I then began to wonder about trying this myself. If I gave myself permission to eat the foods that I loved earlier in the day, when I wasn’t as hungry, would my taste buds perhaps tire and allow me to feel satisfied with just a reasonable amount? And what if I really paid attention to these experiences, if I slowed down and savored what I was eating, would the food also be more satisfying?
For one week, I gave myself permission to eat any sugary, fatty, high-calorie, sweet food I wanted for lunch. On the first day, I went straight to a nearby vending machine. I pressed the most tempting buttons. Down came the chips, and the chocolate cookies. They tasted pretty good, and I got through the rest of the day without thinking about food or hunger. I had my usual reasonable dinner and, much to my surprise, didn’t want to eat anything more that evening.
On day two, I went back to the vending machine, made some different choices, and I still didn’t want to raid the pantry after dinner. On day three, the vending machine didn’t look appealing. I wanted something more indulgent. I walked to a bakery and got myself a large croissant and a piece of dark fudge chocolate cake. Fantastic! But I noticed something really important: The last few bites of the cake didn’t taste quite as good as the first few, just as the research on taste was predicting.
On day four I was too busy to go to the bakery and nothing looked good in the vending machine. So I went around the corner to a pizza place, ordered two slices of my favorite, sat down, savored every bite, and again felt satisfied throughout the afternoon, but also a bit nervous. I hadn’t had sweets at lunch. Would I feel an urge to empty the cookie shelf later that evening? To my surprise, I didn’t.
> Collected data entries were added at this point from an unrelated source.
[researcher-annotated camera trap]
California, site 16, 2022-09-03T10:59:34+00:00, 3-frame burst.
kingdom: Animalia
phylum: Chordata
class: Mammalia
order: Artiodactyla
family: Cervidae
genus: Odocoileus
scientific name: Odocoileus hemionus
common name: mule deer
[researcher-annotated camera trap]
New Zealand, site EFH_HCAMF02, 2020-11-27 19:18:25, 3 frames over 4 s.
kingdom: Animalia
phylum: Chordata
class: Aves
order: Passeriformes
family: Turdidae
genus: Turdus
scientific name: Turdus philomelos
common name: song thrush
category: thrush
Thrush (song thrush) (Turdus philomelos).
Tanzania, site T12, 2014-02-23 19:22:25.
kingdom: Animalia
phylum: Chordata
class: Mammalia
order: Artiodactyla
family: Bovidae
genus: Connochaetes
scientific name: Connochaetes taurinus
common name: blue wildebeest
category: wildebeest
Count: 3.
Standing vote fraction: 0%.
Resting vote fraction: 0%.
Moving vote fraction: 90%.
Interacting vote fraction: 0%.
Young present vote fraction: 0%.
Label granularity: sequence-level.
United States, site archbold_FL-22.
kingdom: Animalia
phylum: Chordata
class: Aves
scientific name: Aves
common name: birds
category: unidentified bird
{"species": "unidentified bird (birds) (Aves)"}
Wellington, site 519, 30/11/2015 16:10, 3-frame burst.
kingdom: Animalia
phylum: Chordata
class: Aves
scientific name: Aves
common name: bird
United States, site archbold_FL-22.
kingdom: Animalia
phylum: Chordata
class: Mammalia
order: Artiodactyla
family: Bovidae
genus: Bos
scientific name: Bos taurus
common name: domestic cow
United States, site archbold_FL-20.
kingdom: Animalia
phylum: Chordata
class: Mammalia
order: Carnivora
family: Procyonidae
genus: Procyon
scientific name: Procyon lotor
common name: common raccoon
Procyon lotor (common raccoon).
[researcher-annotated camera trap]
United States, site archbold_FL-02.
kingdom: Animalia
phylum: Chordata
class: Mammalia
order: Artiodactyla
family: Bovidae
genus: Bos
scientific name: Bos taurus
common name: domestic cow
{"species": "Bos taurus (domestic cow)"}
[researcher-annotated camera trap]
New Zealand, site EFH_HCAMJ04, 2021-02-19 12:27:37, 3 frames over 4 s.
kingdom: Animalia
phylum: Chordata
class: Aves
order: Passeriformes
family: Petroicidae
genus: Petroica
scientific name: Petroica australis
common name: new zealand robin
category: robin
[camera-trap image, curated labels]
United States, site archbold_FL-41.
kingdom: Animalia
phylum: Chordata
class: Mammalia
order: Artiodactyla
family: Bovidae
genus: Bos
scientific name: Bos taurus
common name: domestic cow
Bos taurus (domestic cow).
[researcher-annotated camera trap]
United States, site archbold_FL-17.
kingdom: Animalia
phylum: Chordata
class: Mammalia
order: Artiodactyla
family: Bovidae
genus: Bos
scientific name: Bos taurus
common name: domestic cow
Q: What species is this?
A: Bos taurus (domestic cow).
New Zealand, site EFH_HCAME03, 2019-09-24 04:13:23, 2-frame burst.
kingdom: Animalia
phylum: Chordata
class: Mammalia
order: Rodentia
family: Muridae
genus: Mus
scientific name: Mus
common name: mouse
By the end of the week, the message was clear. When I gave myself permission to eat my favorite, previously forbidden foods without guilt, I ate far less than I usually did at night, without any struggling. I found, to my amazement, I also enjoyed them more, but craved them less, and that I did not want to keep eating them endlessly. Soon these foods—the ones that I’d thought I’d never find the willpower or self-control to resist—lost much of their allure. It was a huge eye opener. I kept using this technique with patients, but it would be several years before I put the pieces of the puzzle together to create a mindfulness-based program.
Fast-forward a few years. Using meditation as part of therapy was becoming more acceptable and more popular. I had the opportunity to try out the pieces of the program I was developing in several more places, each of which added new insights. Using meditation with workers in a weight loss group at a factory in New Haven, Connecticut, gave me confidence that people with a wide range of backgrounds would be comfortable with a meditation-based program. Adapting the program for use at the Brown University Counseling and Psychological Services confirmed my own earlier experience with the power of mindful eating for letting go of weight concerns and struggles. And using it in the Department of Psychiatry at Cambridge Hospital, part of Harvard Medical School, made me less concerned that meditation might trigger psychiatric problems. The final pieces of the foundation dropped into place when I joined the faculty at the University of Massachusetts Medical Center in Worcester, which in the 1980s was at the forefront in the development of medical services incorporating mind–body components. In addition to other responsibilities, I began working with Jon Kabat-Zinn’s ground-breaking Mindfulness-Based Stress Reduction (MBSR) program and helping with some of their research.7 I was moving much closer to what has become MB-EAT today, offering a mindfulness-based program to individuals struggling with their eating and weight, finding that adding some of the MBSR components made it even more powerful.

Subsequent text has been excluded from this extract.